Post-doctoral Fellow

Tufts University
Psychology Department
490 Boston Ave.
Medford, MA 02155
617.627.3174

About me
My research is focused on nonverbal communication. In particular I am interested in nonverbal communication (a) for its role in socialization and social influence, (b) for its potential as an implicit measure, and (c) for its ubiquity in creating cognitive states of readiness.

Although verbal (word-based) social influence and socialization surely contribute to the evolution of culturally-shared attitudes, beliefs, and ideals, it seems likely that nonverbal communication also plays a role. For example, in one research program, my colleagues and I are investigating the influence of nonverbal bias. Specifically, if one social category (e.g., slim women) elicits more positive nonverbal responses than others (e.g., heavy women), repeated observation of this nonverbal bias may create particular attitudes toward those social categories (e.g., positive attitudes toward slim women) and contribute to shared ideals (e.g., females wanting a slim body). This model of nonverbal bias can be applied to understanding how cultures form attitudes toward social categories, products, behaviors, or settings.

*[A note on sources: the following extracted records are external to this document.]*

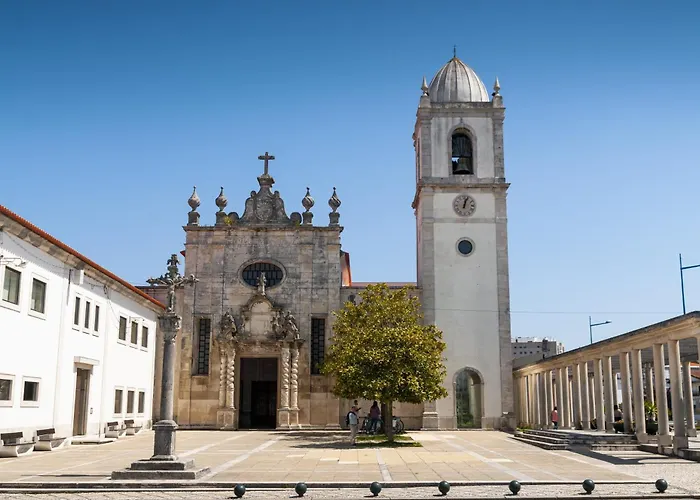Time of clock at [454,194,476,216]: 12:03
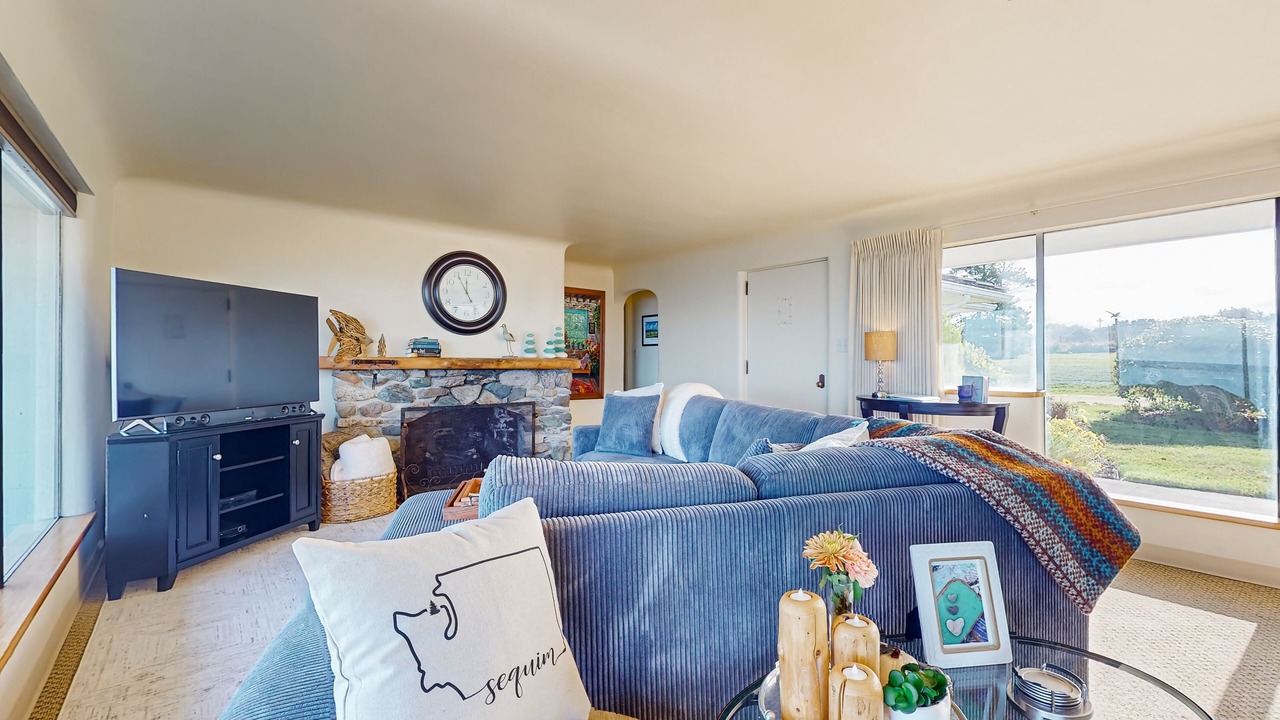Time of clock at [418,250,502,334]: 11:55
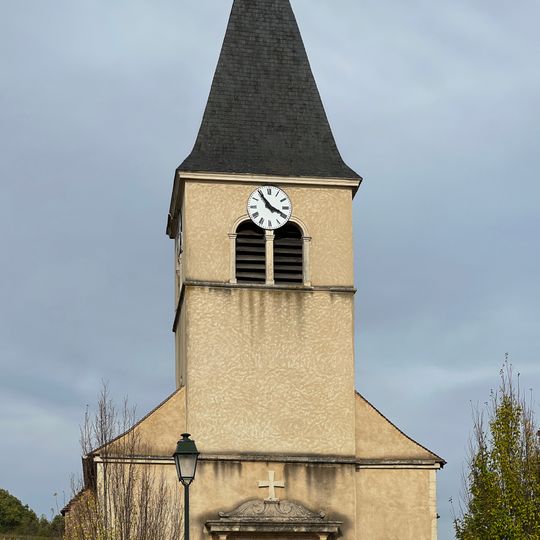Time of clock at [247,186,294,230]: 3:54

Although others' nonverbal behavior can cause observers to come to certain conclusions (e.g., Jerry likes Susan) those conclusions are not necessarily valid. In a second line of research, my colleagues and I are examining if, when, and why nonverbal behavior is likely to reveal meaningful psychological processes. Recently, for example, we have observed that physiological threat is best revealed by considering both vocal qualities (e.g., vocal tone) and facial expressions together. Threatened individuals communicated a lack of confidence in their voice but a high level of confidence in their face-- this pattern was a better marker of threat than either channel alone. We are currently examining the contributions of different nonverbal channels to revealing attitudes, personality traits, and future behavior. We can also use nonverbal decoding ability as an implicit measure. For example, my colleagues and I observed that facial emotion decoding was reliable at both 50 and 2000 milliseconds-- however, the people who were best at 50 milliseconds were different from those who were best at 2000 milliseconds. We are currently conducting experiments on brain-disordered populations to understand the function of both types of decoding ability.

Finally, the efficiency of nonverbal decoding makes a likely source of "priming." That is, nonverbal behavior is ubiquitous in social life. If cognitive resources are not required for nonverbal behavior to activate cognitive representations, then it seems likely that others' nonverbal behaviors are a ubiquitous source of concept accessibility. My colleagues and I are currently comparing differences between verbal and nonverbal priming.